Tuesday, December 18, 2012

Sentience


Awareness. Is awareness one of the ten values I will name preparing for my Bat Mitzvah? The word feels strange on my tongue. Aware meaning cognizant, conscious, alert. Ness, a suffix attached to an adjective or a participle to form an abstract noun that denotes a quality or a state. Such as: goodness, kindness, darkness. A synonym of awareness is mindful; an antonym, oblivious.
Last Friday, before the snow that fell over the weekend, I drove home, pulled into the garage, and as I stepped into the kitchen, Dick said, “How do you like your fields?”
He’s like that. No hello. A quick question. After all these years, I still can’t take a breath. I blurt. “What fields?”
“Out by the driveway. Didn’t you notice them?”
I’d asked to have those fields cut down at the end of summer, but neither Paul nor Matt, the two men who run the lawn crew had managed to get the job done. Then, Matt had a stroke, and the fields became unimportant. I figured someone on the crew would cut them down in the spring. But Paul arrived. Probably, he’d listened to the weather report. I hooked the dogs to their leashes and walked outside. Tall stalks of dried grass lay on the ground like pick up sticks, small birds foraging. 
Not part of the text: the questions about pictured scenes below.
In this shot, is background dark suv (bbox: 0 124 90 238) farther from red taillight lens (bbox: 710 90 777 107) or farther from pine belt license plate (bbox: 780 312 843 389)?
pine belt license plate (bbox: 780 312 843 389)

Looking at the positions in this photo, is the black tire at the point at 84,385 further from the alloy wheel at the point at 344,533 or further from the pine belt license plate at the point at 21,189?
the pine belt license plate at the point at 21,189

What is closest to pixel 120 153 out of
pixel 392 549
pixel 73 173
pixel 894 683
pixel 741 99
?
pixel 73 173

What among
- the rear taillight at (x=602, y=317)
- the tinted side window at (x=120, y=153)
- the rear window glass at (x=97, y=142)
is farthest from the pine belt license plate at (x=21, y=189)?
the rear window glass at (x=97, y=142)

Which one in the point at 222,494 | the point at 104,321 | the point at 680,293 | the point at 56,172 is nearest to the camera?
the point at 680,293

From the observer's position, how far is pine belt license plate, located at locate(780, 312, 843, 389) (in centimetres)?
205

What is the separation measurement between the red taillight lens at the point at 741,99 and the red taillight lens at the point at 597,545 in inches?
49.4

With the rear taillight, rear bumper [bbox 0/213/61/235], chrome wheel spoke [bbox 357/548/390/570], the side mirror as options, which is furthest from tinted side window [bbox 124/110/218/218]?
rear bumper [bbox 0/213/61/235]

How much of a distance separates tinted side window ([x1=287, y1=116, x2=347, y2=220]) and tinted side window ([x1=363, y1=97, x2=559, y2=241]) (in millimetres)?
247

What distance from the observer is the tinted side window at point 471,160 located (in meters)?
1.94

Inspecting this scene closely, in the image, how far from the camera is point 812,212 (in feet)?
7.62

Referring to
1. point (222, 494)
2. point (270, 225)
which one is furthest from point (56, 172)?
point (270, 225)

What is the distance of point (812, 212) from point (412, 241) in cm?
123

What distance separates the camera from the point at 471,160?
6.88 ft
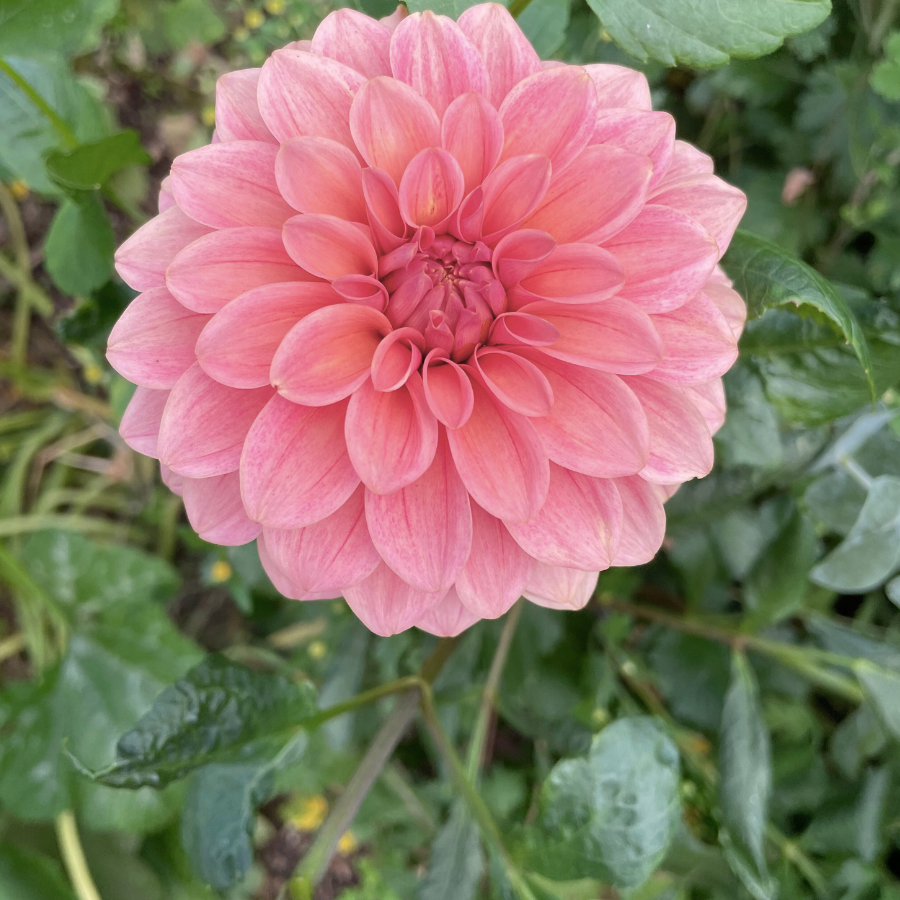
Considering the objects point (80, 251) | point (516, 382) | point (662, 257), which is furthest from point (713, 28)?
point (80, 251)

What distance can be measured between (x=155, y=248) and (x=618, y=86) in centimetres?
39

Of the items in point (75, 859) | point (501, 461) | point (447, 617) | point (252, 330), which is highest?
point (252, 330)

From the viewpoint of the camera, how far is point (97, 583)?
49.5 inches

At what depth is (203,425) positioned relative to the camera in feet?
1.68

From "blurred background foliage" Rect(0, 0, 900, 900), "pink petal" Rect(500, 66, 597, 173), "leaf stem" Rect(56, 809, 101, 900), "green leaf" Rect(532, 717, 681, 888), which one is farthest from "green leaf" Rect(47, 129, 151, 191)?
"leaf stem" Rect(56, 809, 101, 900)

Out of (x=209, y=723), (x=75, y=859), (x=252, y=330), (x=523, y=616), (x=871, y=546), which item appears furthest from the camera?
(x=75, y=859)

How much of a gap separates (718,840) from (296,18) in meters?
1.33

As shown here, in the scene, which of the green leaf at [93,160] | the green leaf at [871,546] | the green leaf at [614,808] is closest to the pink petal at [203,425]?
the green leaf at [93,160]

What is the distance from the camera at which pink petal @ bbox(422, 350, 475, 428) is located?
52cm

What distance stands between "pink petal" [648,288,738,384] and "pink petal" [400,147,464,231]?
7.2 inches

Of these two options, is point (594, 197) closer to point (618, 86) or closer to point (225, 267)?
point (618, 86)

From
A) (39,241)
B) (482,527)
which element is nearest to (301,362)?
(482,527)

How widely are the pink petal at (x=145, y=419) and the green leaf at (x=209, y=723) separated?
0.23 metres

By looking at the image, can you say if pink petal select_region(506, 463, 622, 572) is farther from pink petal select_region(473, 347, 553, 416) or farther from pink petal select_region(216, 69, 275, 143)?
pink petal select_region(216, 69, 275, 143)
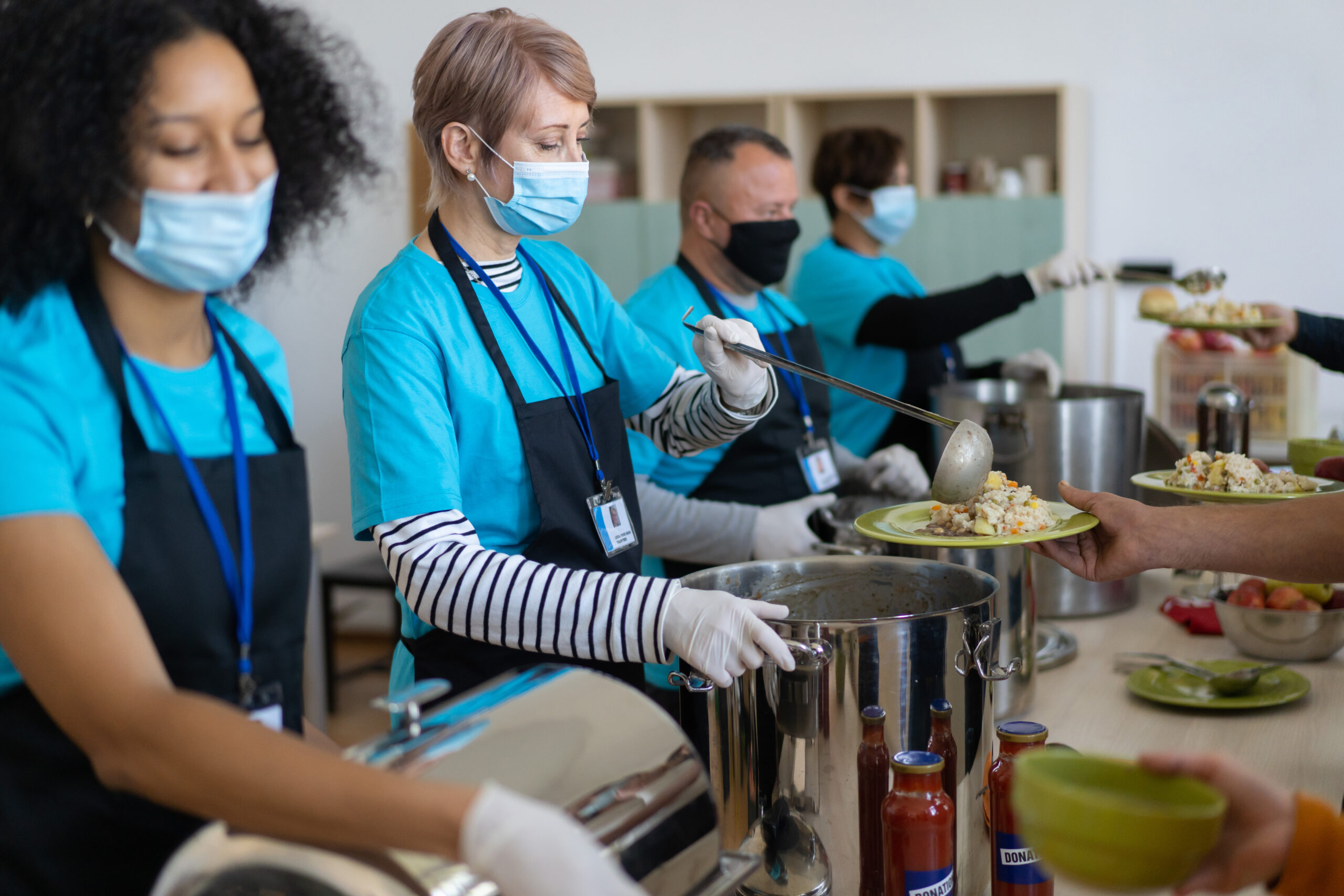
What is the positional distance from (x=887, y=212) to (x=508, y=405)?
6.75ft

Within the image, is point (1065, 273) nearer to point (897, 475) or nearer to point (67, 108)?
point (897, 475)

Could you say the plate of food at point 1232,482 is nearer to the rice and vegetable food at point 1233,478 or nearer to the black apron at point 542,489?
the rice and vegetable food at point 1233,478

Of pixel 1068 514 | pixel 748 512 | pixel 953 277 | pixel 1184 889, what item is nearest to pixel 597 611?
pixel 1184 889

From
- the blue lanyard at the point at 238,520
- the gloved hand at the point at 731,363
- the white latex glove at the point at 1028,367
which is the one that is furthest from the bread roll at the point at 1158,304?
the blue lanyard at the point at 238,520

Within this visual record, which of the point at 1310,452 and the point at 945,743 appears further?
the point at 1310,452

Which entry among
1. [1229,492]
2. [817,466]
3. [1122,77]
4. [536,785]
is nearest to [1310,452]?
[1229,492]

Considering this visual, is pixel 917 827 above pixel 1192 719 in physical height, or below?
above

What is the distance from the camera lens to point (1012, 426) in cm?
221

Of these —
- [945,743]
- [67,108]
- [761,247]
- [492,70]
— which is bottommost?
[945,743]

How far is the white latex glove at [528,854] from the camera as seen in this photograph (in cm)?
73

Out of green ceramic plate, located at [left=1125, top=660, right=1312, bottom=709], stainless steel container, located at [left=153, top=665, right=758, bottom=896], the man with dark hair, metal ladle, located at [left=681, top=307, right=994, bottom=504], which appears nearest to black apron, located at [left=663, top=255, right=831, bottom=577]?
the man with dark hair

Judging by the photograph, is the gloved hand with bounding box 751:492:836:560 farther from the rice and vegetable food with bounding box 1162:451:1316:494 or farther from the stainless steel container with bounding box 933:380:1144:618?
the rice and vegetable food with bounding box 1162:451:1316:494

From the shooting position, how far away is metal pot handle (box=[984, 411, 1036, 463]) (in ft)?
7.18

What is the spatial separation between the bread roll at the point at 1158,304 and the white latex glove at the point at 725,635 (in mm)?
2180
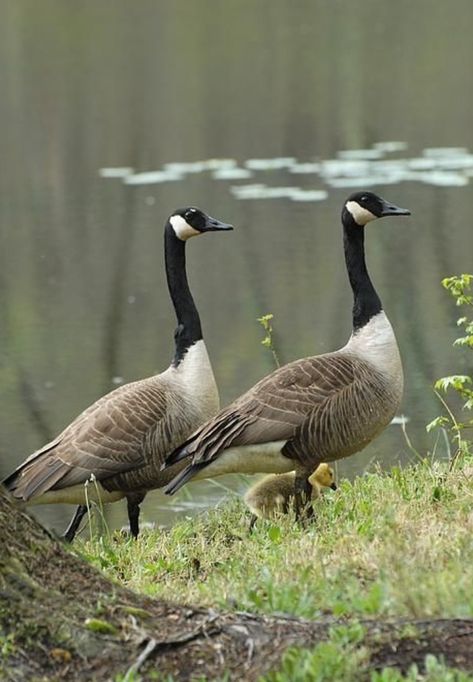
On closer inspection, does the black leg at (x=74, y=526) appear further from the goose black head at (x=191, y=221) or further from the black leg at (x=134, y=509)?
the goose black head at (x=191, y=221)

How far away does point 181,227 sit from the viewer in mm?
9000

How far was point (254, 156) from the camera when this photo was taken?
77.5 feet

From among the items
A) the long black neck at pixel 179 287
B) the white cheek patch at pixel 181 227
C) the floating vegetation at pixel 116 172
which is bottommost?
the floating vegetation at pixel 116 172

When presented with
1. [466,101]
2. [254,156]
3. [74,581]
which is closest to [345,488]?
[74,581]

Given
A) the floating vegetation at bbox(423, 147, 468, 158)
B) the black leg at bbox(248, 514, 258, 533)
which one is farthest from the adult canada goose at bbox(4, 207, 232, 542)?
the floating vegetation at bbox(423, 147, 468, 158)

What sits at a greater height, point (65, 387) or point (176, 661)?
point (176, 661)

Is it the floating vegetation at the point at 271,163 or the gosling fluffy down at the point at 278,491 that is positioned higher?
the gosling fluffy down at the point at 278,491

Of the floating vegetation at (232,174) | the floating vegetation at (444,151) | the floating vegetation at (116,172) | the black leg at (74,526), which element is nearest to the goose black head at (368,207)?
the black leg at (74,526)

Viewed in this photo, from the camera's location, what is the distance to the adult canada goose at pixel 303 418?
719cm

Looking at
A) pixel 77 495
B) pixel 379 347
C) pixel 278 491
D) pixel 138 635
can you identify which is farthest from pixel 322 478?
pixel 138 635

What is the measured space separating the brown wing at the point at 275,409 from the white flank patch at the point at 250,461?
54 mm

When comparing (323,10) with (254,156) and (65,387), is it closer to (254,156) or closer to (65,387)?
(254,156)

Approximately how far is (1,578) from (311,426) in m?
3.32

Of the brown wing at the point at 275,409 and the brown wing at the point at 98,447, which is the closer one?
the brown wing at the point at 275,409
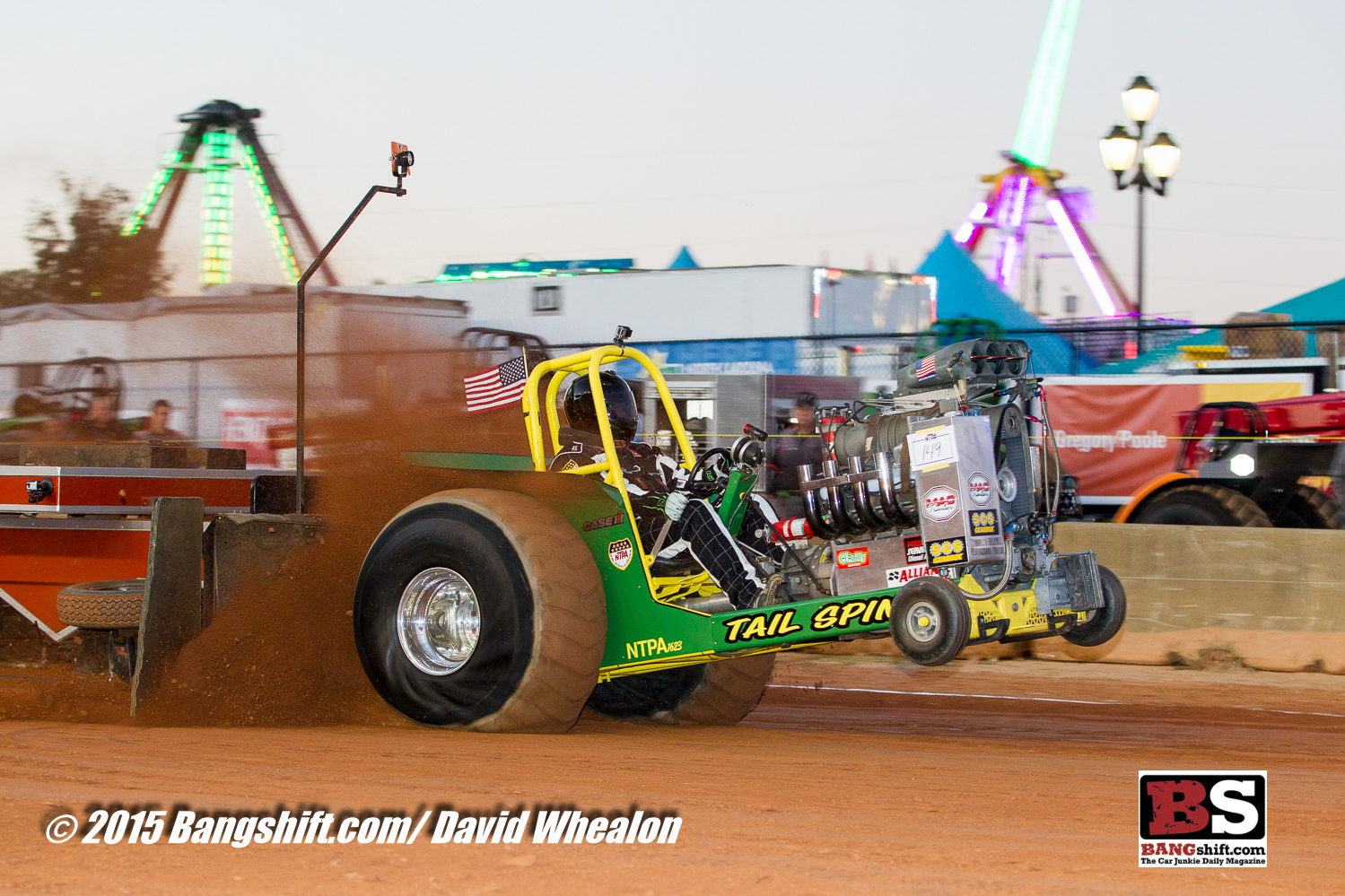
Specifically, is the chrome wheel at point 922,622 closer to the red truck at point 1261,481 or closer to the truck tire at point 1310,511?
the red truck at point 1261,481

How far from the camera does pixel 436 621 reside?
19.6ft

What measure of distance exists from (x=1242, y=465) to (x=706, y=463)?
6.56 meters

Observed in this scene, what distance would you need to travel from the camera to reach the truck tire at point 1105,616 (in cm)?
556

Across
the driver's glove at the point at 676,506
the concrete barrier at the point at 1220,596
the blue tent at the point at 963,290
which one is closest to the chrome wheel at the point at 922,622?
the driver's glove at the point at 676,506

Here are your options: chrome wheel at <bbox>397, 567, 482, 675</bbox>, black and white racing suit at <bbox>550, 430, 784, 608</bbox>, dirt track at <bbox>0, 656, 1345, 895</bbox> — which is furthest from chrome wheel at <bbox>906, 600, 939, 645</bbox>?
chrome wheel at <bbox>397, 567, 482, 675</bbox>

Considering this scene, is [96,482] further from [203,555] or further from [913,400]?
[913,400]

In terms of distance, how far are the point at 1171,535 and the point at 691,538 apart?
5.20m

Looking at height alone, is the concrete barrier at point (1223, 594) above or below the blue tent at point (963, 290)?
below

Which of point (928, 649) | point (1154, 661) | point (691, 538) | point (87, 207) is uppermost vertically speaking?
point (87, 207)

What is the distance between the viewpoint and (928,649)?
500 cm

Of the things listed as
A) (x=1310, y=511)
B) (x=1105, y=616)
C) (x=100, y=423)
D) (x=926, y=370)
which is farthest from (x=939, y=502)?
(x=100, y=423)

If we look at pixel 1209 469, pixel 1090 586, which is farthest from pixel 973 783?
pixel 1209 469

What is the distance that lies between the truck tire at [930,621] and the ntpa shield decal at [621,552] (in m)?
1.26

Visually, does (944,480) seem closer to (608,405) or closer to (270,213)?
(608,405)
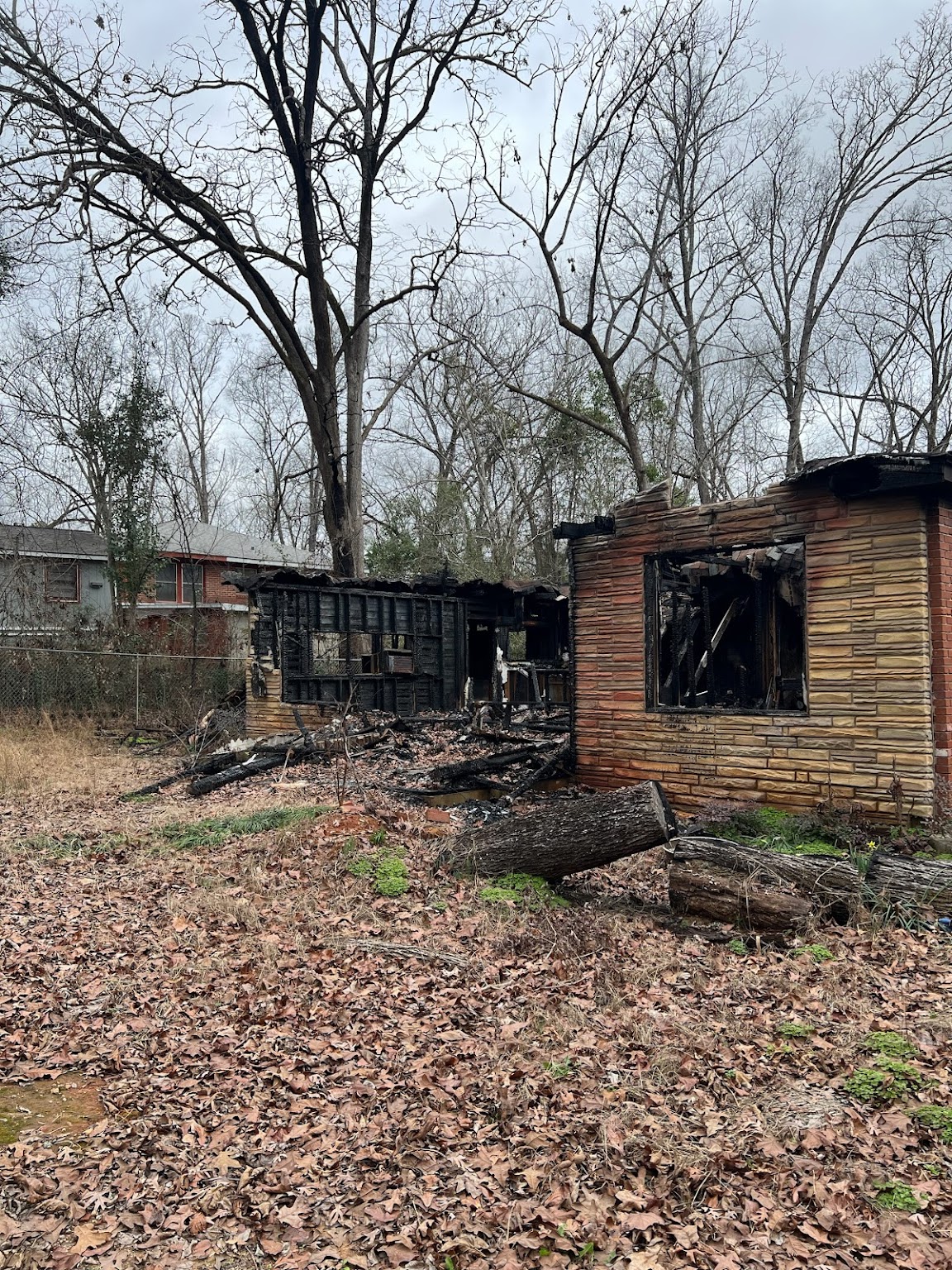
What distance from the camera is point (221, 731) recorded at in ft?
53.4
To be aware. To notice. To take in. That’s my job as a writer. So why, when I’m not in my writing space—space being both a state of mind and a place—do I check out? Because awareness is hard. To be present, cognizant, conscious, alert. That is one edge of the knife blade for a writer. The other is a kind of drifting inside that space, what I call space around the space.
But back to my drive along the driveway. What had I been doing inside my car? Listening to a C D of George Eliot’s Middlemarch, a book I’ve wanted to reread for years, and knew I never would, so I borrowed the tapes from the library. My attention was focused on listening and on watching where I was going. Perhaps, awareness is inward as well as outward, a sifting of stimuli. And what of complete inattention, a moment last summer, sitting on a weathered wooden bench at the edge of the sea, dogs at my feet, the scent of salt, the squawk of gulls, my mind as open as the sky? Perhaps, that, too, is awareness.
Still that word, awareness, chafes. Is sentience my word? An online dictionary defines sentience: feeling or sensation as distinguished from perception or thought. No, that doesn’t work either. Perhaps what I value is sentient awareness, a place where unknowing and knowing intertwine.